## Exercise prompt:
Restate word for word every entry that appears below, skipping its pictures.

## Input data:
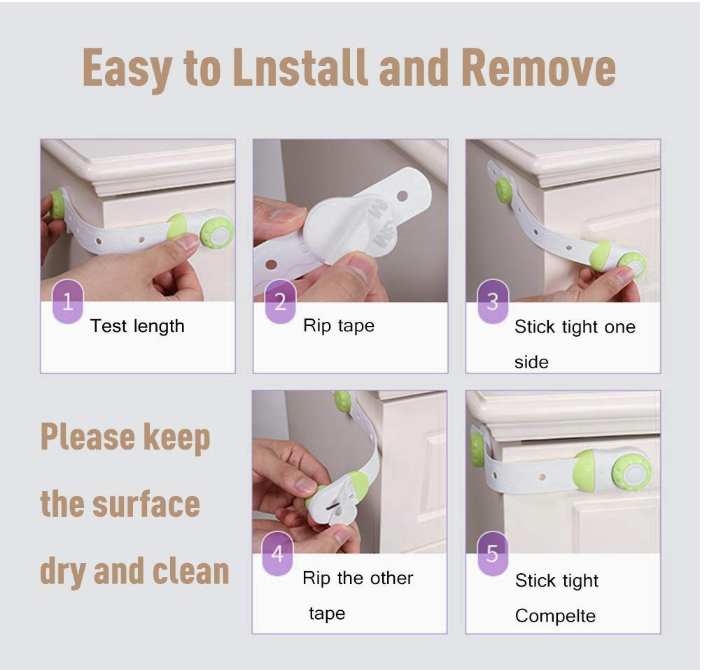 Easy to Lnstall and Remove

1 Test length

2 Rip tape

3 Stick tight one side

Please keep the surface dry and clean

4 Rip the other tape

5 Stick tight Compelte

## Task solution:
 Easy to Lnstall and Remove

1 Test length

2 Rip tape

3 Stick tight one side

Please keep the surface dry and clean

4 Rip the other tape

5 Stick tight Compelte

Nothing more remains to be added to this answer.